**WHAT YOU ARE ASKED TO DO:** Make an exact copy of the lines below.

• • • • • • •

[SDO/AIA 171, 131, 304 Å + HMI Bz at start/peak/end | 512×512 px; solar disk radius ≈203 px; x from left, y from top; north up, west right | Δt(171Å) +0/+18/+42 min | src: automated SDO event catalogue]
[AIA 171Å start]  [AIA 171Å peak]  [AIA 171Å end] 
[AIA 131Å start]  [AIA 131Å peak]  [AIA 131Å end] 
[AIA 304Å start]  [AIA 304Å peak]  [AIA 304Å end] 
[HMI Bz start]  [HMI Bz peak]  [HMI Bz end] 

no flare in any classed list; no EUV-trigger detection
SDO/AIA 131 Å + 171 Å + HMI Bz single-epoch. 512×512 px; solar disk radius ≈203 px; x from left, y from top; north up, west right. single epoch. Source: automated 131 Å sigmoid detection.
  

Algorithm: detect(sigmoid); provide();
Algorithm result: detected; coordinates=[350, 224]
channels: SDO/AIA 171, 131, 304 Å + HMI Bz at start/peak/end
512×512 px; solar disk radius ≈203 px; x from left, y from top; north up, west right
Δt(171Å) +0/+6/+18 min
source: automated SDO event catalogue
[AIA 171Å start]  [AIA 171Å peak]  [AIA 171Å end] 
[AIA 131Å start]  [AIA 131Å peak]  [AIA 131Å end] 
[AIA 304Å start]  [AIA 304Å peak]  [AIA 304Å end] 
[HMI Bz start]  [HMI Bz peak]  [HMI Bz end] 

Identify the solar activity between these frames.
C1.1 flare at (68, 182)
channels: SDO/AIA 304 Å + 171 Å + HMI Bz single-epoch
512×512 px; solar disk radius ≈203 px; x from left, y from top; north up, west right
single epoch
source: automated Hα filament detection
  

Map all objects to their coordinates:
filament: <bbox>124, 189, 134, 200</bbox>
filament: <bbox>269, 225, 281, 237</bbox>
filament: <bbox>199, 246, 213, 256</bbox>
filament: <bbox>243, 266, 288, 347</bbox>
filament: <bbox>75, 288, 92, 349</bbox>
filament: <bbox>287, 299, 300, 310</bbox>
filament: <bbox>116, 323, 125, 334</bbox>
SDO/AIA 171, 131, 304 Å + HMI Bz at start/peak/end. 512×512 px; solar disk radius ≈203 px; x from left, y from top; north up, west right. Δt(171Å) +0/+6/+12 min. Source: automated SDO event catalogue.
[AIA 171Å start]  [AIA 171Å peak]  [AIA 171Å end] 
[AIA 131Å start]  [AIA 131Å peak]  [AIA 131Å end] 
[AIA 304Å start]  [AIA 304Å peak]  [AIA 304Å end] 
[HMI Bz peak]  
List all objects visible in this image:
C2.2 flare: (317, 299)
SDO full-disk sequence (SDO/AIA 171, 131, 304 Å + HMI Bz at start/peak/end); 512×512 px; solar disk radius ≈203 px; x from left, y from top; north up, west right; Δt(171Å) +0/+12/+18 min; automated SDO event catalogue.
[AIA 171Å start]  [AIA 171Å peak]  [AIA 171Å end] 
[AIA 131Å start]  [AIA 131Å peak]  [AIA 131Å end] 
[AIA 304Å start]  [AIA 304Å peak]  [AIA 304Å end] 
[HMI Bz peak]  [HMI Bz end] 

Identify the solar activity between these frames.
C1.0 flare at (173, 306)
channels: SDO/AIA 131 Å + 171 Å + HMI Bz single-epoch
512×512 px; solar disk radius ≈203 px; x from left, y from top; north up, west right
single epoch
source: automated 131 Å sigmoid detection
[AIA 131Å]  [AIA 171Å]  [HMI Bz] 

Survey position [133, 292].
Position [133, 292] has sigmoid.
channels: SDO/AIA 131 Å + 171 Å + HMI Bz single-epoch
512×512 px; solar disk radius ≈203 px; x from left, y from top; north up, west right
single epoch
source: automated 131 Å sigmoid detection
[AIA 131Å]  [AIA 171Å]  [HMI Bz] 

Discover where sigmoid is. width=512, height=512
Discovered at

• • • • • • •

**TASK RESULT:**
[SDO/AIA 171, 131, 304 Å + HMI Bz at start/peak/end | 512×512 px; solar disk radius ≈203 px; x from left, y from top; north up, west right | Δt(171Å) +0/+18/+42 min | src: automated SDO event catalogue]
[AIA 171Å start]  [AIA 171Å peak]  [AIA 171Å end] 
[AIA 131Å start]  [AIA 131Å peak]  [AIA 131Å end] 
[AIA 304Å start]  [AIA 304Å peak]  [AIA 304Å end] 
[HMI Bz start]  [HMI Bz peak]  [HMI Bz end] 

no flare in any classed list; no EUV-trigger detection
SDO/AIA 131 Å + 171 Å + HMI Bz single-epoch. 512×512 px; solar disk radius ≈203 px; x from left, y from top; north up, west right. single epoch. Source: automated 131 Å sigmoid detection.
  

Algorithm: detect(sigmoid); provide();
Algorithm result: detected; coordinates=[350, 224]
channels: SDO/AIA 171, 131, 304 Å + HMI Bz at start/peak/end
512×512 px; solar disk radius ≈203 px; x from left, y from top; north up, west right
Δt(171Å) +0/+6/+18 min
source: automated SDO event catalogue
[AIA 171Å start]  [AIA 171Å peak]  [AIA 171Å end] 
[AIA 131Å start]  [AIA 131Å peak]  [AIA 131Å end] 
[AIA 304Å start]  [AIA 304Å peak]  [AIA 304Å end] 
[HMI Bz start]  [HMI Bz peak]  [HMI Bz end] 

Identify the solar activity between these frames.
C1.1 flare at (68, 182)
channels: SDO/AIA 304 Å + 171 Å + HMI Bz single-epoch
512×512 px; solar disk radius ≈203 px; x from left, y from top; north up, west right
single epoch
source: automated Hα filament detection
  

Map all objects to their coordinates:
filament: <bbox>124, 189, 134, 200</bbox>
filament: <bbox>269, 225, 281, 237</bbox>
filament: <bbox>199, 246, 213, 256</bbox>
filament: <bbox>243, 266, 288, 347</bbox>
filament: <bbox>75, 288, 92, 349</bbox>
filament: <bbox>287, 299, 300, 310</bbox>
filament: <bbox>116, 323, 125, 334</bbox>
SDO/AIA 171, 131, 304 Å + HMI Bz at start/peak/end. 512×512 px; solar disk radius ≈203 px; x from left, y from top; north up, west right. Δt(171Å) +0/+6/+12 min. Source: automated SDO event catalogue.
[AIA 171Å start]  [AIA 171Å peak]  [AIA 171Å end] 
[AIA 131Å start]  [AIA 131Å peak]  [AIA 131Å end] 
[AIA 304Å start]  [AIA 304Å peak]  [AIA 304Å end] 
[HMI Bz peak]  
List all objects visible in this image:
C2.2 flare: (317, 299)
SDO full-disk sequence (SDO/AIA 171, 131, 304 Å + HMI Bz at start/peak/end); 512×512 px; solar disk radius ≈203 px; x from left, y from top; north up, west right; Δt(171Å) +0/+12/+18 min; automated SDO event catalogue.
[AIA 171Å start]  [AIA 171Å peak]  [AIA 171Å end] 
[AIA 131Å start]  [AIA 131Å peak]  [AIA 131Å end] 
[AIA 304Å start]  [AIA 304Å peak]  [AIA 304Å end] 
[HMI Bz peak]  [HMI Bz end] 

Identify the solar activity between these frames.
C1.0 flare at (173, 306)
channels: SDO/AIA 131 Å + 171 Å + HMI Bz single-epoch
512×512 px; solar disk radius ≈203 px; x from left, y from top; north up, west right
single epoch
source: automated 131 Å sigmoid detection
[AIA 131Å]  [AIA 171Å]  [HMI Bz] 

Survey position [133, 292].
Position [133, 292] has sigmoid.
channels: SDO/AIA 131 Å + 171 Å + HMI Bz single-epoch
512×512 px; solar disk radius ≈203 px; x from left, y from top; north up, west right
single epoch
source: automated 131 Å sigmoid detection
[AIA 131Å]  [AIA 171Å]  [HMI Bz] 

Discover where sigmoid is. width=512, height=512
Discovered at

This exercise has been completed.